* **Reading passage**:
++++++

American women of Spanish and Latin American descent, also known as Latinas, contributed to the United States' efforts in World War II both overseas and on the Homefront.

== Before the war ==
In the aftermath of World War I, countries of Europe were left in debt from the war, inflation started to rise, and the United States suffered from the Great Depression. The United States opposed the fascist regimes that were gaining ground around the world, but it was not until 1941 that the U.S. entered into the war. In reaction to the December 7 attack on Pearl Harbor, the American public overwhelmingly supported military involvement and Congress declared war on Japan on December 8, 1941.

=== Latinos in the U.S. ===
American men and women of Latin American or Spanish descent had served in World War I and promoted the efforts of the United States. While many Latinos joined the military to serve their country, evidence shows that discrimination remained a common experience.

++++++

* **Records**:

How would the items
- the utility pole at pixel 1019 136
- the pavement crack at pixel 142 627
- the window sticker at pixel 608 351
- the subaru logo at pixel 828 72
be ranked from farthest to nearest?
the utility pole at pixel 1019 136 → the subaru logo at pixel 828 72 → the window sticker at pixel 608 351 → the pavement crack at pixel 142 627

++++++

* **Your objective**:
Please reproduce the passage on Latinas in World War II word for word, from "American women of" up to and including "December 8, 1941.".

* **Answer box**:
American women of Spanish and Latin American descent, also known as Latinas, contributed to the United States' efforts in World War II both overseas and on the Homefront.

== Before the war ==
In the aftermath of World War I, countries of Europe were left in debt from the war, inflation started to rise, and the United States suffered from the Great Depression. The United States opposed the fascist regimes that were gaining ground around the world, but it was not until 1941 that the U.S. entered into the war. In reaction to the December 7 attack on Pearl Harbor, the American public overwhelmingly supported military involvement and Congress declared war on Japan on December 8, 1941.